Expert Dive: Empowering Students Through Inquiry-Guided Learning

By Jeffery Galle

Redesigning a course to incorporate an exciting pedagogy like inquiry-guided learning can kindle tremendous enthusiasm for a course taught for many years, and such courses can fuel students’ curiosity.

Virginia Lee, an inquiry-guided learning consultant, defines inquiry as “increasingly, independent investigation of questions and problems for which there are no single answer.”
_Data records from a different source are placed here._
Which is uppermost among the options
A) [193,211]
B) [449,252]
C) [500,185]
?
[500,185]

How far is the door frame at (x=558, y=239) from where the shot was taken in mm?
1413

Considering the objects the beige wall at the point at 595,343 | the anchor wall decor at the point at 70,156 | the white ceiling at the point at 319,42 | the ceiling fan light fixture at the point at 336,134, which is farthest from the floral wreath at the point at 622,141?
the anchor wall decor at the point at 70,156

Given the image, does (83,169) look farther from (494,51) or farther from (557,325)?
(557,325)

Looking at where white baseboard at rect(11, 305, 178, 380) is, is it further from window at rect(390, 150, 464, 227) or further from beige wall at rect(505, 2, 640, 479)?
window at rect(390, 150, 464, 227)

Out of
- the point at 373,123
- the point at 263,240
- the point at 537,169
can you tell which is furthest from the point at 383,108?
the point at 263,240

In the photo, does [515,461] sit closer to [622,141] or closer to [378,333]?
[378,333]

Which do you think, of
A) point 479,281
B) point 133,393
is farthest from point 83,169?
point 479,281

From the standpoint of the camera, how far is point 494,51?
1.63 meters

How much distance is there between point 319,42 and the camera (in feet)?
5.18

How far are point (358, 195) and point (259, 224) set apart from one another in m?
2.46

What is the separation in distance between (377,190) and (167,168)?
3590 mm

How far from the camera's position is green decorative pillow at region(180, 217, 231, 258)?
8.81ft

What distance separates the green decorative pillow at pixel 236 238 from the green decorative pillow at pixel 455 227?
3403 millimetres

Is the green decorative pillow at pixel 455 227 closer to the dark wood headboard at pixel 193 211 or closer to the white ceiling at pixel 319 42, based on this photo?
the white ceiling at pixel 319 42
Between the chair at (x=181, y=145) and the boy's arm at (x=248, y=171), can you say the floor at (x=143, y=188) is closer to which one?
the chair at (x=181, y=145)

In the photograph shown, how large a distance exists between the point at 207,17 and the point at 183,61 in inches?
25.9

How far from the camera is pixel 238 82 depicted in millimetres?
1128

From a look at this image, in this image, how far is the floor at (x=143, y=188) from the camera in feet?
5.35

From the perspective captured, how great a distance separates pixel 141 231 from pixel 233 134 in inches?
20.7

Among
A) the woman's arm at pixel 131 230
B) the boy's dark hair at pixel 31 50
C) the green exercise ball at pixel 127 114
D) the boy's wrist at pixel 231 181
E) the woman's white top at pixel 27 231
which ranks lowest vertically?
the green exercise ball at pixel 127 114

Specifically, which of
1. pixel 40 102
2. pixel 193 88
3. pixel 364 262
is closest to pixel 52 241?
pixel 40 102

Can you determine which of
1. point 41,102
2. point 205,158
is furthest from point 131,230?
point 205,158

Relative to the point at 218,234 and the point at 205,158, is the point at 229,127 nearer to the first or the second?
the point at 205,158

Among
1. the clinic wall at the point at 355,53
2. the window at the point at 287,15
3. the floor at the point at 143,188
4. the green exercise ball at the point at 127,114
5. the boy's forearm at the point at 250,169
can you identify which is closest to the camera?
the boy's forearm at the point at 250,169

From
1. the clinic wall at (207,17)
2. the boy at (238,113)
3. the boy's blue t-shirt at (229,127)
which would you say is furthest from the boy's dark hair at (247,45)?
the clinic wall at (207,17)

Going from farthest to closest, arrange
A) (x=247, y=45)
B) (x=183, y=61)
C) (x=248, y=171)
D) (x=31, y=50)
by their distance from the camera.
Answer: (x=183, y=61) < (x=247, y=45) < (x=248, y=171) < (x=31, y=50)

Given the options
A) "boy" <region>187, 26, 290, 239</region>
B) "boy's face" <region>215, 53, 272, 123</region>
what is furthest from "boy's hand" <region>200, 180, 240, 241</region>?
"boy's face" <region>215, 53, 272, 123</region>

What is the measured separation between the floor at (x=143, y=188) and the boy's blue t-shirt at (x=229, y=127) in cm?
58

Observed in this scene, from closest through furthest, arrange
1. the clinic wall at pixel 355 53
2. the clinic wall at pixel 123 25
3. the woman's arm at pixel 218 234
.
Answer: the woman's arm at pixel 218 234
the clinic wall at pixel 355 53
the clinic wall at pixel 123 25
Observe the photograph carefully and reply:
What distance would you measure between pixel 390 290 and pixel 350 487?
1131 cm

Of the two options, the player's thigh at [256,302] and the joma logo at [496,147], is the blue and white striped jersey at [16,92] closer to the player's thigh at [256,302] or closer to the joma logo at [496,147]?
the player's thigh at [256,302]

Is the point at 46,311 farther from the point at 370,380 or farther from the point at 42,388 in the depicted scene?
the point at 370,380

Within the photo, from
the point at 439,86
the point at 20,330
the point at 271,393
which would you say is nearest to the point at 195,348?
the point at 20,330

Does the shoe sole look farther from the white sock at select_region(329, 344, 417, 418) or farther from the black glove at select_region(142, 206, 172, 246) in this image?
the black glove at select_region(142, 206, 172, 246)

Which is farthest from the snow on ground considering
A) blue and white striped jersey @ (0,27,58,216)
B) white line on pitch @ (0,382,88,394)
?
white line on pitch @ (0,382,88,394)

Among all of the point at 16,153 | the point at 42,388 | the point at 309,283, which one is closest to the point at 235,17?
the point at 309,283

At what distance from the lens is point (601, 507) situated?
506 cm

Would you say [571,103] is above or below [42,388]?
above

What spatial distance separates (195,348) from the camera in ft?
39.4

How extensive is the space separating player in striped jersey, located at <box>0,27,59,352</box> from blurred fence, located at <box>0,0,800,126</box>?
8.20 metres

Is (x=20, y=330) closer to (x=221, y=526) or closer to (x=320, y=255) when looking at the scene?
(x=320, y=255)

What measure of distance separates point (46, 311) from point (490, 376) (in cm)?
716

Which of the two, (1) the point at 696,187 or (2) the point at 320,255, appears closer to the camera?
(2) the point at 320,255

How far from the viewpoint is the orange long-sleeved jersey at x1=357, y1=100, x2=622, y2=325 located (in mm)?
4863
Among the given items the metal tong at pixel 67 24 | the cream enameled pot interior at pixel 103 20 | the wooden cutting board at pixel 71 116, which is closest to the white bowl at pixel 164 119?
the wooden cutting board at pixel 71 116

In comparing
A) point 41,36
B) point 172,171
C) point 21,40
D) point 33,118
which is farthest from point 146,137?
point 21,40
When Emory’s Oxford College, where I served as director of the teaching center, began a curricular exploration of inquiry-guided learning, I wanted to participate. There, the focus is on the first two years of undergraduate study, and I had taught many graduate courses at a previous institution. I wondered if I could redesign the literary criticism course I had offered to masters students using inquiry-guided learning.

Course redesign

A literary criticism course offered in the traditional manner typically focuses on a chronology of successive schools of literary interpretation, beginning with interpretive essays of the late 19th century and continuing with the tenets and terms of a myriad of theoretical approaches. An intoxicating temptation in such courses is to plunge into the theories of interpretive strategies to the neglect of students’ actual critical development. The course can become more a history of thought, not a course in writing literary interpretations. Recasting literary criticism as an inquiry course challenged my students to stretch their critical capacity and to learn more theory than ever.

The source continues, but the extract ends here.